Novembre 2006: abbiamo incominciato a spron battuto organizzando gli eventi da fare durante l’anno, ambiziosi desideri di esposizioni al cinema, feste per mamme e bambini, carri di carnevale, dolce in festa…Riusciremo a realizzare tutto quanto? Se lo volete sapere proseguite con la lettura; nel frattempo Axtragon è stato accettato a bordo in qualità di guardiamarina e si registra la più che meritata promozione a Tenente dell’astrofisico Neya…Tutte le scuse sono buone per mangiare e fare festa, lo so…

A dicembre l’idea dell’esposizione al cinema “Kinemax” di Monfalcone ha cominciato a prendere forma: primi contatti e prime impressioni….Perché non facciamo anche un menù in stile star trek e costringiam…ehm convinciamo il personale ad indossare le tutine? Festeggiando compleanni vari, mastichiamo e pensiamo…

A gennaio salta fuori uno striscione di 30 metri da appendere fuori dal suddetto cinema, inoltre ci divertiamo come matti a guardare i filmati allegri in arrivo solo per i nostri occhi dalla sezione cartografia stellare del Tenente JG Mik “i buchi neri”, “tragedie nello spazio” “fulmini ed uragani”…Ecco alcuni titoli accattivanti con i quali ci deliziamo…E intanto iniziamo ad organizzare un nuovo evento…Fantasylandia…

Febbraio è breve, si sa, ventotto giorni nei quali stipare riunioni ufficiali, un cinema da addobbare ed una festa di carnevale con i fiocchi da preparare…I bambini sono sempre di più e sempre più esigenti, le mamme scalpitano, i giocattoli sono pronti per essere venduti…la beneficenza è il nostro mestiere, il riposo, invece, pare decisamente non esserlo.

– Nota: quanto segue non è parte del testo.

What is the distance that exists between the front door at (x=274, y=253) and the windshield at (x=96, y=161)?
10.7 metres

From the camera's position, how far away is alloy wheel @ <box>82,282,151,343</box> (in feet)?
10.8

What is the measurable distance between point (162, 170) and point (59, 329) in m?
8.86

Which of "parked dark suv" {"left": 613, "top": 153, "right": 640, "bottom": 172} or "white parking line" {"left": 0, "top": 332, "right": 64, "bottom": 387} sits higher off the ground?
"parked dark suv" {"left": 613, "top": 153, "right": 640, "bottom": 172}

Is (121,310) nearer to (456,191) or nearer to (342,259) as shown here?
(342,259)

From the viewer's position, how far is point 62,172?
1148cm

A marzo festeggiamo M’Lai e Tarros e li trasciniamo con noi nella nuova avventura: l’evento Fantasylandia, una kermesse di 2 giorni, sul planetoide Lignano, alla quale siamo stati invitati in qualità di esperti delle stelle. 2 giorni perfetti durante i quali stringiamo mani, piedi, pezzi di robot, nuove alleanze con i Sith e con i Jedy, il piccolo K’Tarik combatte valorosamente pro e contro il perfido Darth Vader, costringiamo Tarros a mettere in scena i rituali vulcaniani e i suoi trucchi magici mentre vedere Neya e K’Toh che lottano per l’accoppiamento klingon è sempre una cosa emozionante…Alla fine salutiamo e ce ne andiamo, scatenandoci al Cos Play e gridando come pazzi al mitico concerto di “Luca e i Bee-Hive” dove Axtragon si lancia nell’arte del rimorchio sulle note di Kiss me Licia ed altri grandi successi.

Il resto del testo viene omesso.